Deep Autoencoding Models for Unsupervised Anomaly Segmentation in Brain MR Images

TL;DR

This paper introduces deep spatial autoencoding models for unsupervised anomaly segmentation in brain MR images, effectively capturing normal anatomical variability and detecting anomalies like MS lesions through reconstruction comparison.

Contribution

It demonstrates that deep spatial autoencoders can efficiently model entire brain MR images for anomaly detection, outperforming patch-based methods.

Findings

Deep spatial autoencoders effectively model whole brain MR images.

Constraints on latent space improve segmentation accuracy.

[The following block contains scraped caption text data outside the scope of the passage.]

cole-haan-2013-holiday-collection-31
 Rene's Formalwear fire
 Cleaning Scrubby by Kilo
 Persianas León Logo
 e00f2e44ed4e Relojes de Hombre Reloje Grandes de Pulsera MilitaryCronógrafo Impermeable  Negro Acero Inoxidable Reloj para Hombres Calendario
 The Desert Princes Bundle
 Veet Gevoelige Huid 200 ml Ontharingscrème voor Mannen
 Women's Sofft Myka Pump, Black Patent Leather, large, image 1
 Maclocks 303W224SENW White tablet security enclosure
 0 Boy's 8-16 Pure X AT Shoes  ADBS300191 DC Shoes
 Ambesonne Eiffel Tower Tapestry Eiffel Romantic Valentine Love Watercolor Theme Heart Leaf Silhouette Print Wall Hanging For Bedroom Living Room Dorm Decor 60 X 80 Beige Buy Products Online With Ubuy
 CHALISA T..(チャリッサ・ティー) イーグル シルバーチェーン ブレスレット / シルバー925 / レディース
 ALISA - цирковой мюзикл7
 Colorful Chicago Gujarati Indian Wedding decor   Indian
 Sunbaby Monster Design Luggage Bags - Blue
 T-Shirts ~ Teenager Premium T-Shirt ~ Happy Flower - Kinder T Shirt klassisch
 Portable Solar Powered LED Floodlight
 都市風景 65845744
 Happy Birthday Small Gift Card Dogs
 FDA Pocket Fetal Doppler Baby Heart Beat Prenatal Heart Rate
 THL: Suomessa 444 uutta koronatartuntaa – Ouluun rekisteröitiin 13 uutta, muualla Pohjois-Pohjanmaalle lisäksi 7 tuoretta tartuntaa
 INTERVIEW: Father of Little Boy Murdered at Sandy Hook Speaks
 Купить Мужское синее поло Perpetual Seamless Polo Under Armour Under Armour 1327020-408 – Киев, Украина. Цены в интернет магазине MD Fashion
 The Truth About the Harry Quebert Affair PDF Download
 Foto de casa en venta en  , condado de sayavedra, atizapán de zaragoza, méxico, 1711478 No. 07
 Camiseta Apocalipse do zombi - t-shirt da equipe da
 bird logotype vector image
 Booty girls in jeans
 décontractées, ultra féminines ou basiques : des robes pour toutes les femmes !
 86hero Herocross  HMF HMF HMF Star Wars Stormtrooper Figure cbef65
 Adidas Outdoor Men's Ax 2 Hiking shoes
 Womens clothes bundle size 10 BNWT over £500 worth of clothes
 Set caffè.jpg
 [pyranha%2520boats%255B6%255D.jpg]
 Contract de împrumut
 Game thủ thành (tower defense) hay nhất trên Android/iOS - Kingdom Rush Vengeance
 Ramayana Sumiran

Adversarial training enhances anomaly detection performance.

Abstract

Reliably modeling normality and differentiating abnormal appearances from normal cases is a very appealing approach for detecting pathologies in medical images. A plethora of such unsupervised anomaly detection approaches has been made in the medical domain, based on statistical methods, content-based retrieval, clustering and recently also deep learning. Previous approaches towards deep unsupervised anomaly detection model patches of normal anatomy with variants of Autoencoders or GANs, and detect anomalies either as outliers in the learned feature space or from large reconstruction errors. In contrast to these patch-based approaches, we show that deep spatial autoencoding models can be efficiently used to capture normal anatomical variability of entire 2D brain MR images. A variety of experiments on real MR data containing MS lesions corroborates our hypothesis that we can detect and even delineate anomalies in brain MR images by simply comparing input images to their reconstruction. Results show that constraints on the latent space and adversarial training can further improve the segmentation performance over standard deep representation learning.